Fargo, Minnesota - irgendwo im Nirgendwo des nordmittleren Mittelnordens der USA. Eine Gegend, die viele schwedische Einwanderer hierher zog, weil es hier ein wenig wie bei ihnen zu Hause ist. Zähe und bodenständige Burschen und Mädels, die sich nicht so leicht abwimmeln lassen oder von Gewohnheiten ablassen. Da kann Marge noch so oft sagen, das sie keine Eier möchte, sie bekommt ihre Eier trotzdem.

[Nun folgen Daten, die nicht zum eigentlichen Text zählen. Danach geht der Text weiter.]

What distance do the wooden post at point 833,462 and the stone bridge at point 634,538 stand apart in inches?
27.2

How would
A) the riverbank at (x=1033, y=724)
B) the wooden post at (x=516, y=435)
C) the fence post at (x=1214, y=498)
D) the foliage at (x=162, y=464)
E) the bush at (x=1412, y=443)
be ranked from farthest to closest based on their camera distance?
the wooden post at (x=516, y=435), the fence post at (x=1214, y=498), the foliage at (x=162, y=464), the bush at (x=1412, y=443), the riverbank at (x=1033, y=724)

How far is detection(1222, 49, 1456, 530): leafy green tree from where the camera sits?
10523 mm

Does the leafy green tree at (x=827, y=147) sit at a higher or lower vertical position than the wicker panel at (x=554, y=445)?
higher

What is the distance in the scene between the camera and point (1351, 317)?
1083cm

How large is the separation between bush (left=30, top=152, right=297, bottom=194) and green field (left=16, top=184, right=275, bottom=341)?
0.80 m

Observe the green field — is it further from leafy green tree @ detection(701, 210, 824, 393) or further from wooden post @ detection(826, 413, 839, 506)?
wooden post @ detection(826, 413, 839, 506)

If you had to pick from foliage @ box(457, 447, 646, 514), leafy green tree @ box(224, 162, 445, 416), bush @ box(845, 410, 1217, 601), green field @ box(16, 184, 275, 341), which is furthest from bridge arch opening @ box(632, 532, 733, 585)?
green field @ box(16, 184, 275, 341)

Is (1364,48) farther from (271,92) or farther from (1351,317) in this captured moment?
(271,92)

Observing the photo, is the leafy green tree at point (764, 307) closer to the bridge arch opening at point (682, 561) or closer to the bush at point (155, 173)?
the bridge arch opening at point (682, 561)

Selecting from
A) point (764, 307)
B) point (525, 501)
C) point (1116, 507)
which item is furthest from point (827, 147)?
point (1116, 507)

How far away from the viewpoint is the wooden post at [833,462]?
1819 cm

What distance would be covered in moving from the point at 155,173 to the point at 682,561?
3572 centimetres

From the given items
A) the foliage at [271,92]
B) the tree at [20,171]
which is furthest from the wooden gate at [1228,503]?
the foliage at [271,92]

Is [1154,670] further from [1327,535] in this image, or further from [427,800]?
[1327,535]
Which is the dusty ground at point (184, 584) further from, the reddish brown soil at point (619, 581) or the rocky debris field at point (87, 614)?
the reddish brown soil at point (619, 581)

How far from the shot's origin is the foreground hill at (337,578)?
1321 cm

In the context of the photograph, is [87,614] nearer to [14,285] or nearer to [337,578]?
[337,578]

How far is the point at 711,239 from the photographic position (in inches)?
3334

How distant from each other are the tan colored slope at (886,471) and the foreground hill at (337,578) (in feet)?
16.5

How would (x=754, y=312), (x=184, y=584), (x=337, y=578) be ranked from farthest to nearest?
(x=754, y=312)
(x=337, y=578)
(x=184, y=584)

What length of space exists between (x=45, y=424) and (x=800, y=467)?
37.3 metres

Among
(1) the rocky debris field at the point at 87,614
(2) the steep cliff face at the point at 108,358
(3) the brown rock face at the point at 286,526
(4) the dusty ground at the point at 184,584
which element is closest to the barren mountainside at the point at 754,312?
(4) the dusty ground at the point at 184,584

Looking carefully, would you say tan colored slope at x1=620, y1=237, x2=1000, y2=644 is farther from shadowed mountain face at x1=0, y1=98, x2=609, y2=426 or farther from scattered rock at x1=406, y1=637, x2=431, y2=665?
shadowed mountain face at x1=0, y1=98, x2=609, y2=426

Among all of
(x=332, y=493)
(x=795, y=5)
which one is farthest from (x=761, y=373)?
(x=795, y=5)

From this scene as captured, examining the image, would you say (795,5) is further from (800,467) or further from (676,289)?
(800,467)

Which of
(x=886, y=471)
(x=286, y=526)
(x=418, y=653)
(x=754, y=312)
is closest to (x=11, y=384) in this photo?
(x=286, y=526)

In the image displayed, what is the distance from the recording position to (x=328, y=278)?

Skurile Story und Charaktere, entzaubernde Landschaften, alle Tücken des menschlichen Daseins, rabenschwarzer Humor und Dialoge aus der Irrenanstalt des tumben Spießertums. Wo Coen draufsteht, da ist auch Coen drin. Aber irgendwie konnte der Streifen mich nicht so mitreißen wie andere Werke der Brüder. Alles verlief, wahrscheinlich beabsichtigt, eher als Spannungsgerade, denn als Spannungskurve. Vielleicht sind mittlerweile auch die Jahre nicht spurlos an diesem Werk vorbeigezogen. Sorry, da hat mich "Arizona Junior" mehr begeistern oder entgeistern können.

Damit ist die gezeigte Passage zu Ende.